A year or so ago, I was able to seriously score an awesome video card for my MSFS system.
What (apparently) happened was that some poor sod had spent huge bucks on a whole s-load of high-end video cards for crypto-currency mining.
The very next day, (or something like that), they changed the crypto-currency algorithms to make them not require massive racks of video cards to crypto-mine, rendering his huge investment in high-end video cards virtually worthless!
Result:
I snagged an awesome video card for pennies on the dollar that had never been taken out of the box!
P.S.
While shopping for upgrades for the granddaughter’s computers at Micro Center, I saw a “video card” - that weighed in at more than $2000!! Each.
And!
Liquid cooling solutions for cooling the beastie as you try for petaflop performance.
First:
Where do you put them, or is that a gigantic robot?
Second:
Are they outta their flippin’ minds?

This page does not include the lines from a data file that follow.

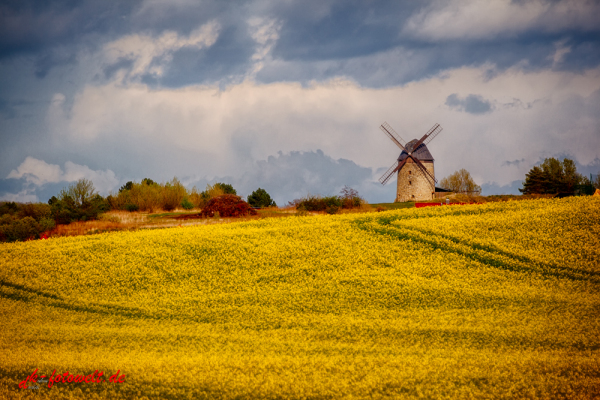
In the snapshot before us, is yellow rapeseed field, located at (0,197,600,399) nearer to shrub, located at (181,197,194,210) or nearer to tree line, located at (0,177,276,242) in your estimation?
tree line, located at (0,177,276,242)

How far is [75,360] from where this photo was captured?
7641 millimetres

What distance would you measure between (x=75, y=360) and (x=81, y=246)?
714 centimetres

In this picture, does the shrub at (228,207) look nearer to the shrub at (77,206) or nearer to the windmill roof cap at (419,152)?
the shrub at (77,206)

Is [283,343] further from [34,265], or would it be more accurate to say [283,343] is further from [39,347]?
[34,265]

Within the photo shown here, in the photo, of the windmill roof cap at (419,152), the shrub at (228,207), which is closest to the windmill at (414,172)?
the windmill roof cap at (419,152)

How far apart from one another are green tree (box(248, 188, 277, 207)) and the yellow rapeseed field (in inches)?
779

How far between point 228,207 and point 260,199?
1178 centimetres

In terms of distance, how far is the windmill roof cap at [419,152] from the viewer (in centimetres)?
4888

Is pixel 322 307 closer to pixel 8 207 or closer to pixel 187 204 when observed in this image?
pixel 187 204

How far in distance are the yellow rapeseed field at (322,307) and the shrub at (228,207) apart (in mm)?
8431

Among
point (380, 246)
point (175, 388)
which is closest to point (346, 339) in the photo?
point (175, 388)

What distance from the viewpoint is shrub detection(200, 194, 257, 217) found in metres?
24.3

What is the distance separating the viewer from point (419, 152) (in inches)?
1937

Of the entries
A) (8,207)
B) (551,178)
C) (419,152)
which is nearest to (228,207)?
(8,207)
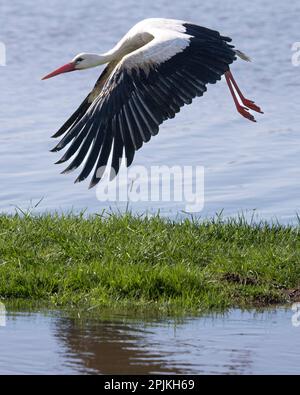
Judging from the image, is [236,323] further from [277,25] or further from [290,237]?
[277,25]

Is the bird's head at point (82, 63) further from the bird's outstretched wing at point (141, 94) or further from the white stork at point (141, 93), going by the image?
the bird's outstretched wing at point (141, 94)

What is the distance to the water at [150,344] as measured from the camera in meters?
7.40

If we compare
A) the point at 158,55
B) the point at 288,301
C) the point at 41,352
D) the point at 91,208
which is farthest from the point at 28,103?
the point at 41,352

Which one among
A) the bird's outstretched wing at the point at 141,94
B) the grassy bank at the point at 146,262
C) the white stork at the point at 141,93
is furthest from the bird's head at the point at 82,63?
the grassy bank at the point at 146,262

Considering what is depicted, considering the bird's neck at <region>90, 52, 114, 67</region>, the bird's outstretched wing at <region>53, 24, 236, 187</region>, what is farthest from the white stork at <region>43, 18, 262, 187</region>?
the bird's neck at <region>90, 52, 114, 67</region>

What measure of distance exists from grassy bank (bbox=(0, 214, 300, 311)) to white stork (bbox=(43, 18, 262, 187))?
1.60ft

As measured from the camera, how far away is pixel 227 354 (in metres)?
7.67

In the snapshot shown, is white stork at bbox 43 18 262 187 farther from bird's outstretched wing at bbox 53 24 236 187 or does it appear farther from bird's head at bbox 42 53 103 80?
bird's head at bbox 42 53 103 80

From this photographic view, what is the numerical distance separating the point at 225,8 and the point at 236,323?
38.9ft

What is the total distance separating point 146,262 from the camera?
912 centimetres

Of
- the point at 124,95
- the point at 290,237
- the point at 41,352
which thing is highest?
the point at 124,95

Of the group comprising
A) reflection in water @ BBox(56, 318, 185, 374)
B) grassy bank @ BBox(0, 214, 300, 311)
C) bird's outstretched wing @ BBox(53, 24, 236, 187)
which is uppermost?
bird's outstretched wing @ BBox(53, 24, 236, 187)

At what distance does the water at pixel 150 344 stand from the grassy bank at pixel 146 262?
0.26m

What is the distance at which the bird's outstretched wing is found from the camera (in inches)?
368
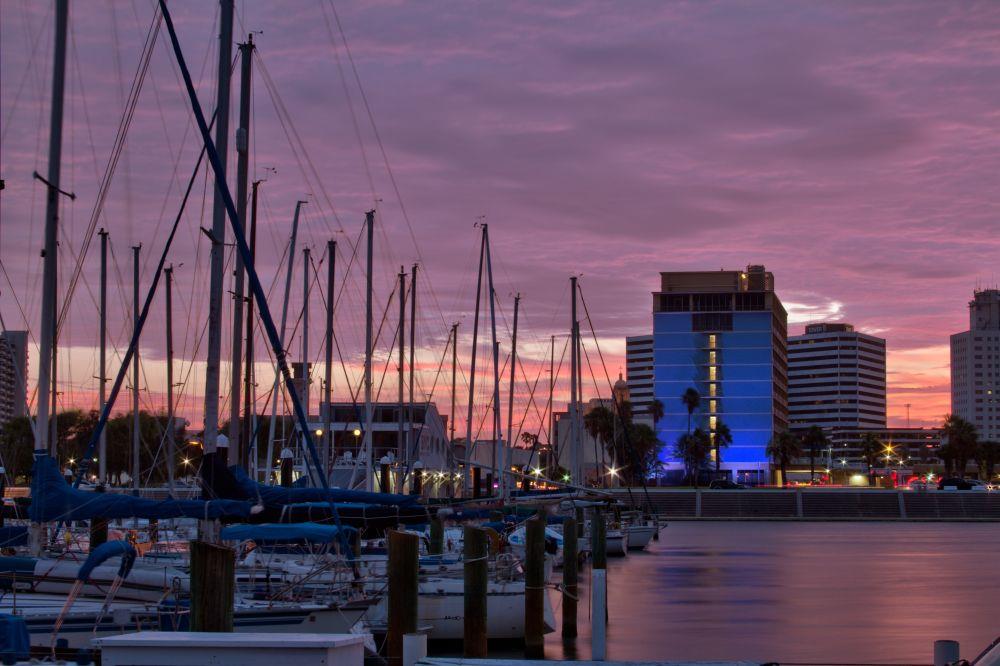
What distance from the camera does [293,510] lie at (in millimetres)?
28125

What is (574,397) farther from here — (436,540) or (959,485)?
(959,485)

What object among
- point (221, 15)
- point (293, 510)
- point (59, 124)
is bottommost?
point (293, 510)

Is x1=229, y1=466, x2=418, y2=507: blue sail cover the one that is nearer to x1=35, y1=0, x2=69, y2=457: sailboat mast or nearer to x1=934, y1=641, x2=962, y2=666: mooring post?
x1=35, y1=0, x2=69, y2=457: sailboat mast

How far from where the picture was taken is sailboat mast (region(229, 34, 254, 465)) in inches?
1275

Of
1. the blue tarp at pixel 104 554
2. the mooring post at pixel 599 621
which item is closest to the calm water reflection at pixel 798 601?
the mooring post at pixel 599 621

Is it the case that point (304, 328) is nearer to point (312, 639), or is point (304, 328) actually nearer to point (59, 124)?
point (59, 124)

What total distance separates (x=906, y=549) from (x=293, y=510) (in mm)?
67535

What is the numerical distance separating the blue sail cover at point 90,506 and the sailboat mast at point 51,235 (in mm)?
708

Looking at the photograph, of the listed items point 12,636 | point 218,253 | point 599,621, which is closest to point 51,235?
point 218,253

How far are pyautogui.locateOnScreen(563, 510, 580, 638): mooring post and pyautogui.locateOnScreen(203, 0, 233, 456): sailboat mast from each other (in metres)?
12.3

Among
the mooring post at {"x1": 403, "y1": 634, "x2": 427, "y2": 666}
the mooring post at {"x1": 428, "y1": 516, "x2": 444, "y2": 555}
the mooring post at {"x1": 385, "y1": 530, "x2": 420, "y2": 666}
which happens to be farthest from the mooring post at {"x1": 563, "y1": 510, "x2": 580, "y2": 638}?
the mooring post at {"x1": 403, "y1": 634, "x2": 427, "y2": 666}

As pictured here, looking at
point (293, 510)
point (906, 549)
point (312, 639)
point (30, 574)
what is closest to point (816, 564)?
point (906, 549)

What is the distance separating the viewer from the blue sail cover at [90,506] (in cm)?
2477

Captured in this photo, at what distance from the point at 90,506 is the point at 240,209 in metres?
9.96
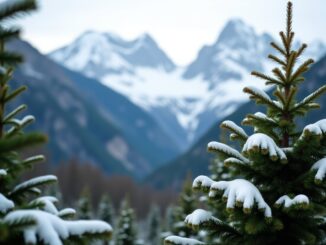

This is obviously not intended for mere mortals like us, but rather research facilities with bottomless budgets.
Obviously they don’t have Raspberry Pi based robots in their sights.
The demo had a MayFly AI wireless video camera / distance sensor mounted on a $400 Create3 sending the video direct via WiFi to a desktop with the two RTX4090 cards.
So, it wasn’t the robot that had the video cards, but the huge supercomputer they had it connected to, 'eh?
IMHO, that’s cheating. You could make a micro:bit swim the Hellespont if it had a big enough co-processor.
Again IMHO, the “robot” wasn’t the mobile appendage, but the huge honkin’ monster it was connected to. Just go ahead and put wheels on it and be done with it all.
The definition of “robot” seems both vague and fluid. Since I am mostly interested in autonomous behavior and I don’t care much about how I get there, I am personally ok leaving “self-contained” out of my robot definition. This makes wireless (or even wired) co-processors ok, even very expensive ones that I can’t afford!